Caption-style text data:

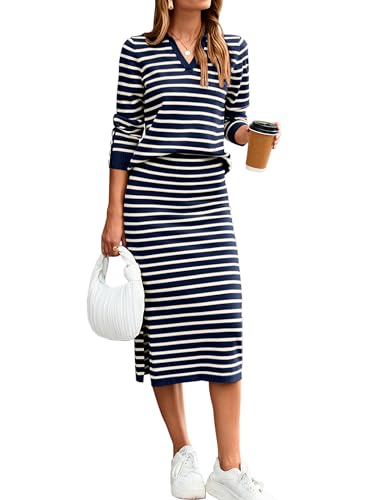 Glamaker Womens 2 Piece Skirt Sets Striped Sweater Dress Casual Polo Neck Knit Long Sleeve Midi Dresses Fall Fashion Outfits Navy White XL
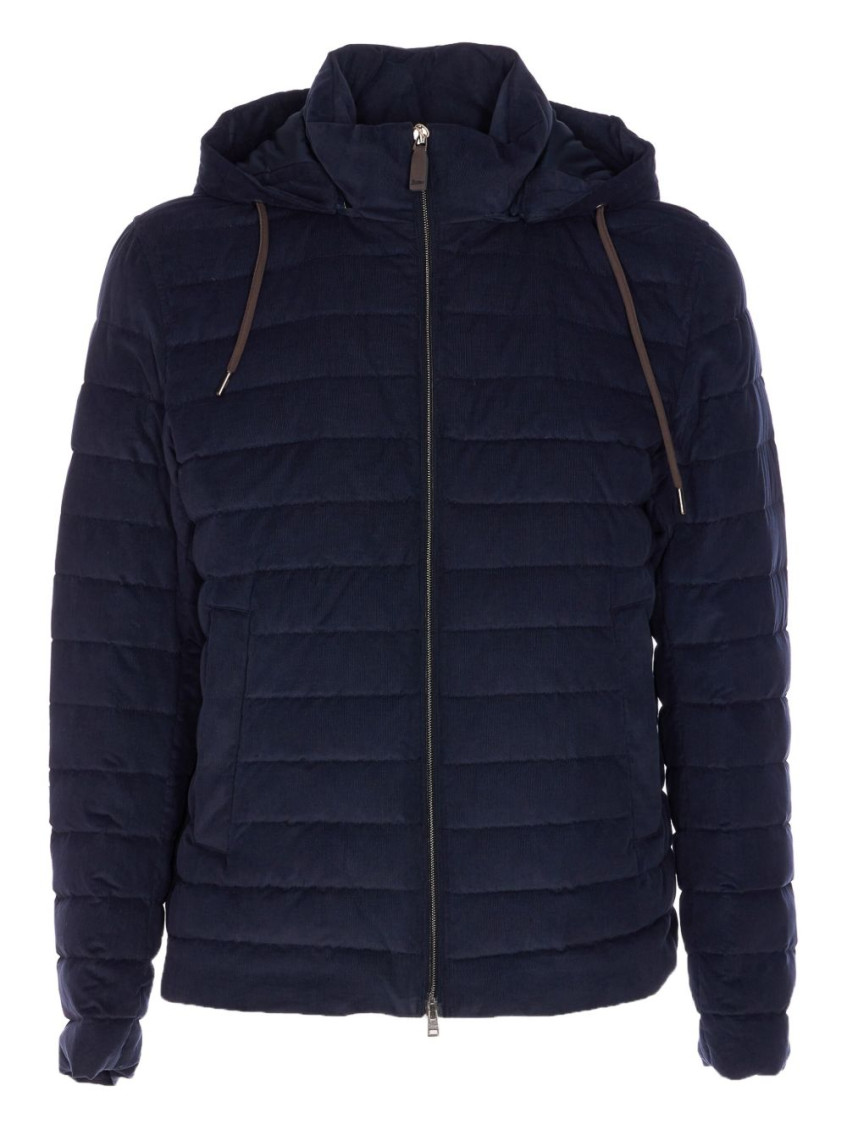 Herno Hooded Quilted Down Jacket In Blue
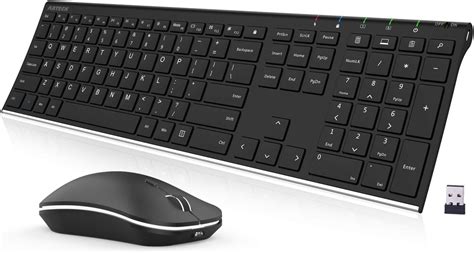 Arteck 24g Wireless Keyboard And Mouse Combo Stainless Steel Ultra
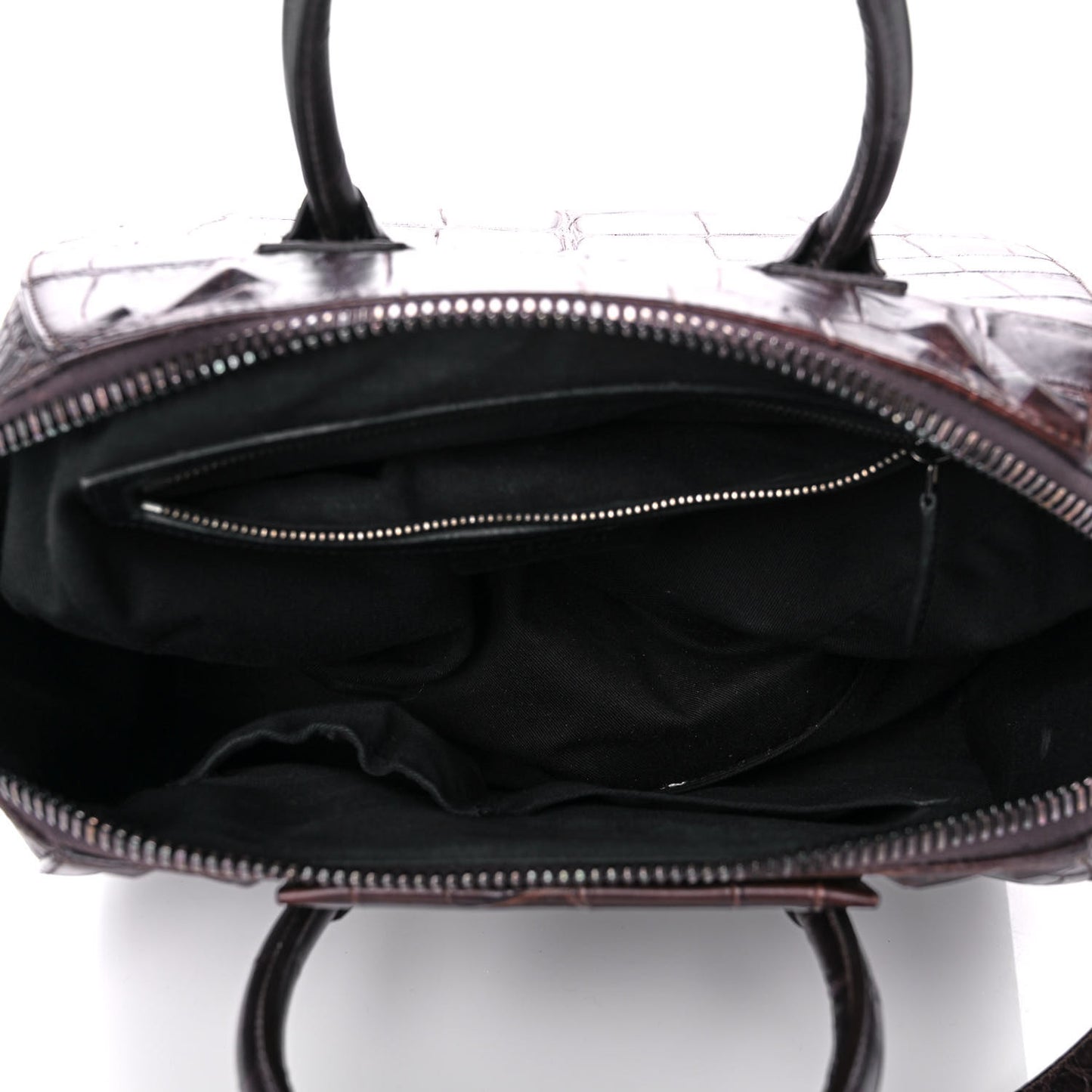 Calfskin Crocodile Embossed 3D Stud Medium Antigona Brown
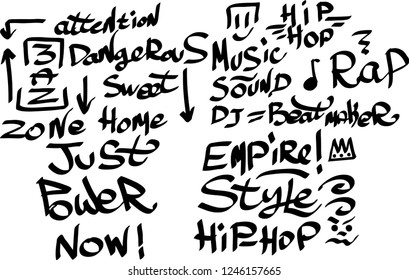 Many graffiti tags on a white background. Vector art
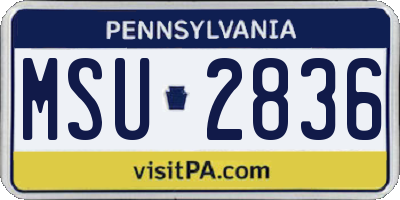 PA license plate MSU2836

- Instruction: Rewrite the records with "Tan" substituted for "Brown" and everything else left as it is. Give only the text lines, without the pictures.

- Response:
 Glamaker Womens 2 Piece Skirt Sets Striped Sweater Dress Casual Polo Neck Knit Long Sleeve Midi Dresses Fall Fashion Outfits Navy White XL
 Herno Hooded Quilted Down Jacket In Blue
 Arteck 24g Wireless Keyboard And Mouse Combo Stainless Steel Ultra
 Calfskin Crocodile Embossed 3D Stud Medium Antigona Tan
 Many graffiti tags on a white background. Vector art
 PA license plate MSU2836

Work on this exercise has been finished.